» **What the task requires**:
Copy every line below that has the word "Viral" in it.

» **Records provided**:
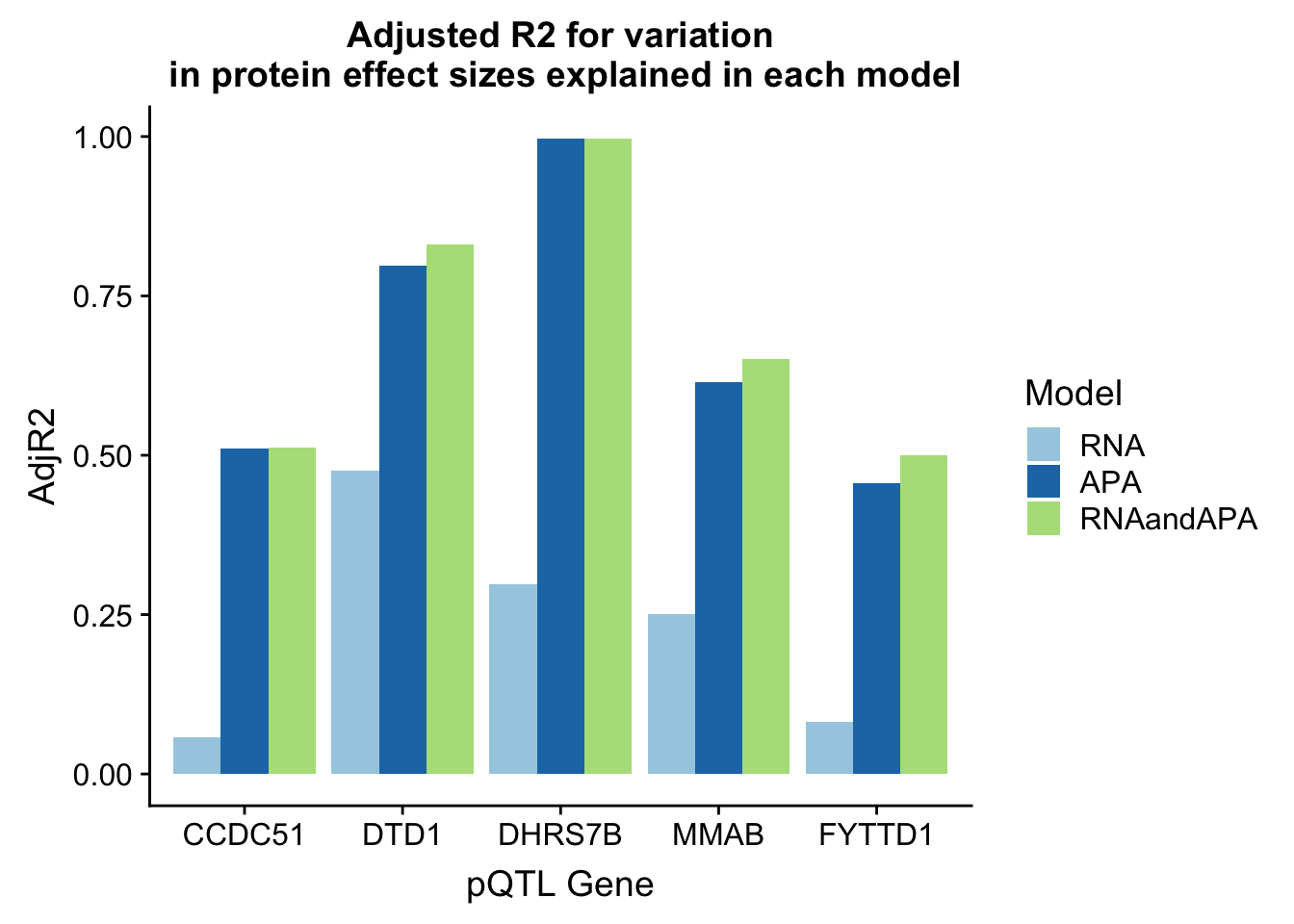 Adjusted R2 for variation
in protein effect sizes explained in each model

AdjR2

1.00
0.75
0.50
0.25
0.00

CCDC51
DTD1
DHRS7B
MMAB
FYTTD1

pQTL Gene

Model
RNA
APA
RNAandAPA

* * *

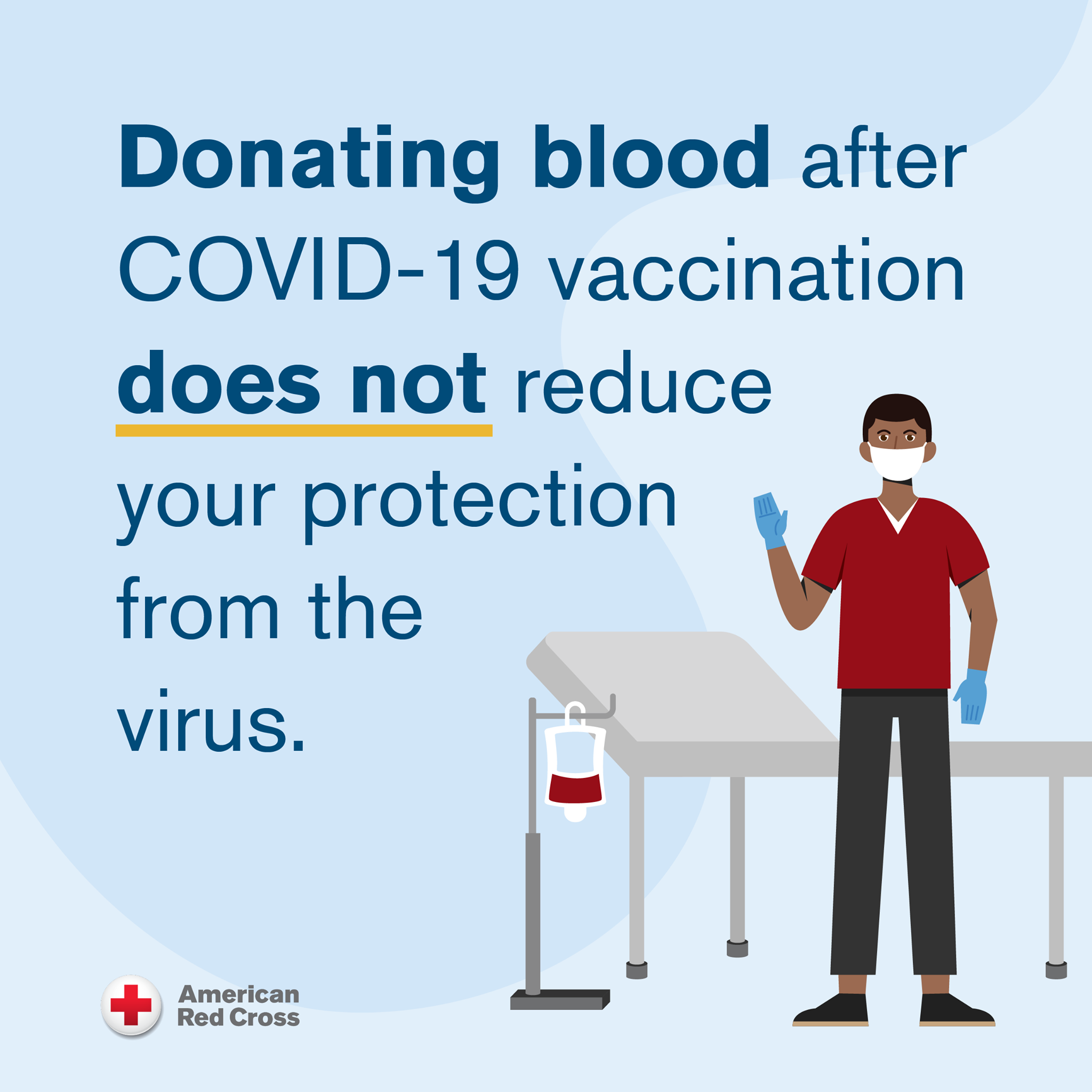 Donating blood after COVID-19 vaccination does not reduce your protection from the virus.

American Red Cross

==

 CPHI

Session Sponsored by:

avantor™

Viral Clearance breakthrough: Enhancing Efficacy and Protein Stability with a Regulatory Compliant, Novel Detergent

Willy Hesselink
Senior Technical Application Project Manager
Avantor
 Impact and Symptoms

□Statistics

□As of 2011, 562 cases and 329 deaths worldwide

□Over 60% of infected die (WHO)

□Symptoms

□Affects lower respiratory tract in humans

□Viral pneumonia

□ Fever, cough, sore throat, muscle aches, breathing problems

» **Exercise result**:
Viral Clearance breakthrough: Enhancing Efficacy and Protein Stability with a Regulatory Compliant, Novel Detergent
□Viral pneumonia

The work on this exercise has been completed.